47. Given that it is clear that RBK could not be said to be accommodating DD under any other social services function within the meaning of s 22(1), it is therefore clear that RBK were not 'looking after' DD from the time at which the residence order was granted."
"18. It is clear that in a number of cases the making of a residence order will relieve the local authority of obligations to provide accommodation and maintenance for a child and thus of financial (and other) obligations. For example this will occur when a child ceases to be accommodated under s 23(2) as a foster child and becomes a child subject to a residence order in favour of a foster carer, or a different person. More generally this occurs when a child ceases to be a child who is 'looked after by the local authority' (see s 22(1)) and becomes the subject of a residence order."
"19. It could also occur when a child has never been looked after by a local authority but would have been if a residence order had not been made, or if there had not been a family placement (followed by a residence orders)."
- As RBK accept, it was RBK who encouraged PGM to make the application. They also encouraged PGM to seek her own legal advice, which she did, and assisted her financially when there were difficulties over the cost of that. It seems that the impetus for considering a residence order was to ensure that the placement with PGM was secure if M should attempt to remove DD. The only other way in which that could have been achieved was by instituting care proceedings.
- The residence order was not an end in itself. The ultimate goal of the local authority, their plan for their looked after child, was a special guardianship order but time was needed before that could be sought. The residence order itself was labelled as interim and the directions given by the court show that it was a temporary measure en route to a more permanent solution. I accept all of this, which is clear from the papers.
- The local authority continued, following the residence order, with the same framework as before the order was made. Amongst other things, the local authority continued to be involved in facilitating contact between DD and the rest of his family. This too seems to be evident from the papers.
- Local authorities would be able to divest themselves of financial responsibility for children they are looking after if they managed to identify a suitable family member outside their area. I would observe, in this regard, that it must be understood that this would not necessarily strand the child and its relatives without local authority assistance although I agree that the nature of the assistance might change because the child's status would alter and, further, that recourse might have to be had to a different local authority. In my judgment, however, it is important to remember that a necessary step in the process would be the making of a residence order. A family member who felt that the making of such an order would be prejudicial would not have to apply for one. The local authority would have no right to apply themselves for such an order and, if it was suggested that the court should make such an order of its own motion, the family member could resist that course by explaining its adverse consequences. Independent legal advice, as sought by PGM, should fortify a relative sufficiently to deal with these matters.

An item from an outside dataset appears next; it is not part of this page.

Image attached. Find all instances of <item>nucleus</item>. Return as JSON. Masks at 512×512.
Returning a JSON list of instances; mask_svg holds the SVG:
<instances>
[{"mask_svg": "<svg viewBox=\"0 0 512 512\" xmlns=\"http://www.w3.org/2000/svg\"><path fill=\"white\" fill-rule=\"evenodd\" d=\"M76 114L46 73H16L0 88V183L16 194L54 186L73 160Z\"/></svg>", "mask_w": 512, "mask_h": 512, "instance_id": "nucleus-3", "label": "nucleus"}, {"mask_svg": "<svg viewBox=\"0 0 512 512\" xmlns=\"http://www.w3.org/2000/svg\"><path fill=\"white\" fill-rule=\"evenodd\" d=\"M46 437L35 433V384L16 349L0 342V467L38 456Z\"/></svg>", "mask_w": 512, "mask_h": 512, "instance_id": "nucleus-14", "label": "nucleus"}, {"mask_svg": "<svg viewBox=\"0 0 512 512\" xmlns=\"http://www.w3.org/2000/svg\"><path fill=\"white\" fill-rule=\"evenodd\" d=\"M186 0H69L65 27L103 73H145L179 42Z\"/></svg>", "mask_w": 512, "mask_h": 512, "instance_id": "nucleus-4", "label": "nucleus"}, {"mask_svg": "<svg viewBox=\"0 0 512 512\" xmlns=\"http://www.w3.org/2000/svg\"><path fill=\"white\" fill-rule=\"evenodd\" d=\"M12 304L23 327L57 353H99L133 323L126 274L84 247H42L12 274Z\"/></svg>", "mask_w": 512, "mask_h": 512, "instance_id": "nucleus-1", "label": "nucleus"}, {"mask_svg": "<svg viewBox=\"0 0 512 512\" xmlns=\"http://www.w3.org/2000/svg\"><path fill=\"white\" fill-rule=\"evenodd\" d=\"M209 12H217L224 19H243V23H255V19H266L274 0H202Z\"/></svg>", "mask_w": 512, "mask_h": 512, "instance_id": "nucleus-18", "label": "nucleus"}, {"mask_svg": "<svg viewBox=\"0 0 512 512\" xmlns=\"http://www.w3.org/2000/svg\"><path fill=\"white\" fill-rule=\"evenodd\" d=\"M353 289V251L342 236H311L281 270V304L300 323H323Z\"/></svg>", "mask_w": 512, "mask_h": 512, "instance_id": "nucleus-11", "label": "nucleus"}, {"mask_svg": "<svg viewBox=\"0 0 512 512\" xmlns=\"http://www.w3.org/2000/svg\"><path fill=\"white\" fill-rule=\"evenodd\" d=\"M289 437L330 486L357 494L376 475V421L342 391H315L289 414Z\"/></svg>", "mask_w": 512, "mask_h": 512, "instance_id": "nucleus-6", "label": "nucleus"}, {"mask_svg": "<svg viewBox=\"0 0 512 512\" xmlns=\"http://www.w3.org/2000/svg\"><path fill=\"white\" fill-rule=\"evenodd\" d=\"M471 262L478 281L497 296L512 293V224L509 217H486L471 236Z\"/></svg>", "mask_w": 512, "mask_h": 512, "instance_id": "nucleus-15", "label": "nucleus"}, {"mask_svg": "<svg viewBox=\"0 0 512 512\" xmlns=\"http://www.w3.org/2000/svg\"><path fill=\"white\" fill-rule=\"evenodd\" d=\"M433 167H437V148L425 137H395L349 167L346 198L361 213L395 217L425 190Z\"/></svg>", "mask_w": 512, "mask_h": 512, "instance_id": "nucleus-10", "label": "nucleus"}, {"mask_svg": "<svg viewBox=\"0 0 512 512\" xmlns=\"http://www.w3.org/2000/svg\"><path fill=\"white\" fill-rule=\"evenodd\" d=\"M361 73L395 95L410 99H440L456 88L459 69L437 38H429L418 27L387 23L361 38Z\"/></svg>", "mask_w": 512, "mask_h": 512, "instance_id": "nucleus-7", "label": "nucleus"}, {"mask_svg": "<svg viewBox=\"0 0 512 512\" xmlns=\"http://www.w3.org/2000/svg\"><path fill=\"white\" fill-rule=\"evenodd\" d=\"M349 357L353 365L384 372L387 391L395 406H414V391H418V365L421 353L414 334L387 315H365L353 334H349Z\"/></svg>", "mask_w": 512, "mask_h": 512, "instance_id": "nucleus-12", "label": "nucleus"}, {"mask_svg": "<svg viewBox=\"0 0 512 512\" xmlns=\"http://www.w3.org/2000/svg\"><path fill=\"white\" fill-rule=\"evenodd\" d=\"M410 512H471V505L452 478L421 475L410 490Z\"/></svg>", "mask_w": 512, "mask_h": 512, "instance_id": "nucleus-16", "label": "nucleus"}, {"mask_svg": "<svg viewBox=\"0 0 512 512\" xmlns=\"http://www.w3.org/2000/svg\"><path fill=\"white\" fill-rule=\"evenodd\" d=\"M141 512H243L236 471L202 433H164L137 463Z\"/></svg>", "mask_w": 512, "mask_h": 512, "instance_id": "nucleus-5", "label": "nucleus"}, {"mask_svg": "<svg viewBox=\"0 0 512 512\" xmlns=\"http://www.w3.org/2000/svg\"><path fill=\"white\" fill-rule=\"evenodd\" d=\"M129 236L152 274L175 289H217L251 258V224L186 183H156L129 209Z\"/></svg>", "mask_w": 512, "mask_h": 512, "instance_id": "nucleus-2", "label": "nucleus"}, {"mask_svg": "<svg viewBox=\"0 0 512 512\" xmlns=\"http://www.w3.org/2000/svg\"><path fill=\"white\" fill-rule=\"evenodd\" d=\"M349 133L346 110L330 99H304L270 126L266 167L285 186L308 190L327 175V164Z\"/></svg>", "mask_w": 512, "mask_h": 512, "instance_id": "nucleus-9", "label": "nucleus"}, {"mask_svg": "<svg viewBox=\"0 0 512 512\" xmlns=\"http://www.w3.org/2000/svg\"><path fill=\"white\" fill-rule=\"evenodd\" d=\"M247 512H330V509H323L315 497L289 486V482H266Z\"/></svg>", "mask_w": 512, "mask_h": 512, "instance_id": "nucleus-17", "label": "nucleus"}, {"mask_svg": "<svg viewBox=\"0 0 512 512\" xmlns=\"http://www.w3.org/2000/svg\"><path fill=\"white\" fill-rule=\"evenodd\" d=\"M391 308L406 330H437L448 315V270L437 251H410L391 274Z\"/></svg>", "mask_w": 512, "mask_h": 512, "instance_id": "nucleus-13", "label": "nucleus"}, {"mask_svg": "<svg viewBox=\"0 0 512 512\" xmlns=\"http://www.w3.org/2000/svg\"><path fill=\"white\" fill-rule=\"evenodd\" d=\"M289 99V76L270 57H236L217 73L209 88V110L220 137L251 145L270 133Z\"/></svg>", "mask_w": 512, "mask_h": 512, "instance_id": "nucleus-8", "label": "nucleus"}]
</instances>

- It would be a powerful disincentive for those advising potential special guardians to apply for interim residence orders because doing so might weaken their ability to negotiate a proper package of support. The making of a special guardianship order can take some time and no interim special guardianship order is available. In the meanwhile, the looked after child would be vulnerable as nobody would effectively be exercising parental responsibility. It is submitted that the undesirable consequence would, in many cases, be the instigation of public law proceedings which might not otherwise have been taken.